### THE PROBLEM
Report how many lines of the data below contain the string "instances", treating uppercase and lowercase as distinct, and give only the number.

[Start of RECORDS TO PROCESS]

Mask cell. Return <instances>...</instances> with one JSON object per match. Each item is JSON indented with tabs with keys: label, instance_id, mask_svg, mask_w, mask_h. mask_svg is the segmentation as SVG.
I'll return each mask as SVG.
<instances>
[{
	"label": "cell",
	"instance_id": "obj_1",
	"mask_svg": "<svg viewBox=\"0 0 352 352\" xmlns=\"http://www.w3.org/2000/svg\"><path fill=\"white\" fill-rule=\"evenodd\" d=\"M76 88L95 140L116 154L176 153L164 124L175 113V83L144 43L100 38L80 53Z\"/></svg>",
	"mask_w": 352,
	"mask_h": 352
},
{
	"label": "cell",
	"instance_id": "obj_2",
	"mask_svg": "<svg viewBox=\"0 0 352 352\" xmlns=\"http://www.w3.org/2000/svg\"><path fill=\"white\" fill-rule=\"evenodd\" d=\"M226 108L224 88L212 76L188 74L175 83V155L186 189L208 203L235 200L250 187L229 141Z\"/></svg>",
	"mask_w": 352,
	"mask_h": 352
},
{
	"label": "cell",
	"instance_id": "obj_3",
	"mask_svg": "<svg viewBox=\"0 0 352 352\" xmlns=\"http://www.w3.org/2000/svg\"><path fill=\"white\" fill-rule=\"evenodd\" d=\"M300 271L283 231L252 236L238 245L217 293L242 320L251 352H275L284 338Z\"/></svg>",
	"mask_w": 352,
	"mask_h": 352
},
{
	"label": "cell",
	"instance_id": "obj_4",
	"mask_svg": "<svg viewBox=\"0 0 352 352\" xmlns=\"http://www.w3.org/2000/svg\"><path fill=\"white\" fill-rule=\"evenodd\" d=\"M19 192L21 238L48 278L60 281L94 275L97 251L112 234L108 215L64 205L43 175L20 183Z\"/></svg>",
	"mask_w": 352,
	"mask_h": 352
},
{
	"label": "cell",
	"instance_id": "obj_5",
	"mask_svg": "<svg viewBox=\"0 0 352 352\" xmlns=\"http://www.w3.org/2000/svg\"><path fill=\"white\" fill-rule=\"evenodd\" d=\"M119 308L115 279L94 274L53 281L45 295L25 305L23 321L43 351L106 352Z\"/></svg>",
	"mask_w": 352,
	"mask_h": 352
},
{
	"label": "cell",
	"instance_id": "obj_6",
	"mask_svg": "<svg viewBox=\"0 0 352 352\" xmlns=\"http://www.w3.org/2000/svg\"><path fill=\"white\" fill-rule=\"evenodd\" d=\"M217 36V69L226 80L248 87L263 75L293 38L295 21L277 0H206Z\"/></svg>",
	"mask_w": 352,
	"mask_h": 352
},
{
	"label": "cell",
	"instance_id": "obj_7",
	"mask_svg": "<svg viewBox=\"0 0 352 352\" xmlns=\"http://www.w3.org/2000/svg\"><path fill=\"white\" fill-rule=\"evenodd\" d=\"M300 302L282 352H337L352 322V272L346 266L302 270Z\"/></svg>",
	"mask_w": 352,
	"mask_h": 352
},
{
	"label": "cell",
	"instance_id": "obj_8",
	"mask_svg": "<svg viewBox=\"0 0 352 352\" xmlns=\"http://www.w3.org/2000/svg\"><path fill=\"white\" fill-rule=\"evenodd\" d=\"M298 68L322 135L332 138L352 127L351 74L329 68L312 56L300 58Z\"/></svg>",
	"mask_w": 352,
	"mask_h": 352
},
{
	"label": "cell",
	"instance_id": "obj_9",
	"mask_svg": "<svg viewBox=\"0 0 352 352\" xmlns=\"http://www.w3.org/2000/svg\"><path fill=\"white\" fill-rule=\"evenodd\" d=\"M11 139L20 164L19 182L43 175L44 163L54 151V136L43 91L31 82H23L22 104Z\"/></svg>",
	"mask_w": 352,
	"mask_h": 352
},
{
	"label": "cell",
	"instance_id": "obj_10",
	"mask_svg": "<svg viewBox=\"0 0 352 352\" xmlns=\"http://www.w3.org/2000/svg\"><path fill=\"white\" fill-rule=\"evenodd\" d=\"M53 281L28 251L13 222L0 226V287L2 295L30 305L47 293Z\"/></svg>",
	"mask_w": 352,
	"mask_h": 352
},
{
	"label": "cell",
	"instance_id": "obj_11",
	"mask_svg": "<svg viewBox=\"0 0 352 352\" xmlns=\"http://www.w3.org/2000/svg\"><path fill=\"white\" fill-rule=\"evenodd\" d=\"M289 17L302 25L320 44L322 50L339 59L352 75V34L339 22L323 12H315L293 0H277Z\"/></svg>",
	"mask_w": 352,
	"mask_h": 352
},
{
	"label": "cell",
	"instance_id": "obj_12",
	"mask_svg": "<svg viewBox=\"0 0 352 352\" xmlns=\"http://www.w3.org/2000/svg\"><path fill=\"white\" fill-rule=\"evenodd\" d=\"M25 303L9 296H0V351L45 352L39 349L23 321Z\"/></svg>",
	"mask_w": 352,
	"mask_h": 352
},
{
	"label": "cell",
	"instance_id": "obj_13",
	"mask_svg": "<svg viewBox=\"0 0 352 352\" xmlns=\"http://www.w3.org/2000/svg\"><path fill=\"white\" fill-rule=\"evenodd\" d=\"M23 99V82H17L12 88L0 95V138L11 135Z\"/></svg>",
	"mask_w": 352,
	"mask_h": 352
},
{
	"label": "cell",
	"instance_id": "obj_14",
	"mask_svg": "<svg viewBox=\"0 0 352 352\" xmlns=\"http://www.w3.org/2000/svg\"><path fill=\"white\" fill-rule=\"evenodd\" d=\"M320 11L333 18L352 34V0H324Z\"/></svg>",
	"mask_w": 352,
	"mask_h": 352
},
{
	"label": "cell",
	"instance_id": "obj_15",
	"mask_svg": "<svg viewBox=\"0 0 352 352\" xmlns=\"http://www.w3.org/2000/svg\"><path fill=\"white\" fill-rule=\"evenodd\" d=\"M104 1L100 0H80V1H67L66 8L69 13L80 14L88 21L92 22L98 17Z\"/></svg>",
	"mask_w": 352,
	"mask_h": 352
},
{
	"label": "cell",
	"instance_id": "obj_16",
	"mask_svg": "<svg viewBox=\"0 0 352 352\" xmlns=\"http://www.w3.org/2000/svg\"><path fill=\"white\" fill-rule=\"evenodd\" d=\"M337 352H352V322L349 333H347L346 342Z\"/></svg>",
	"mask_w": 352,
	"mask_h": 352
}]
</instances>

[End of RECORDS TO PROCESS]

### RESULT FOR THIS EXERCISE
3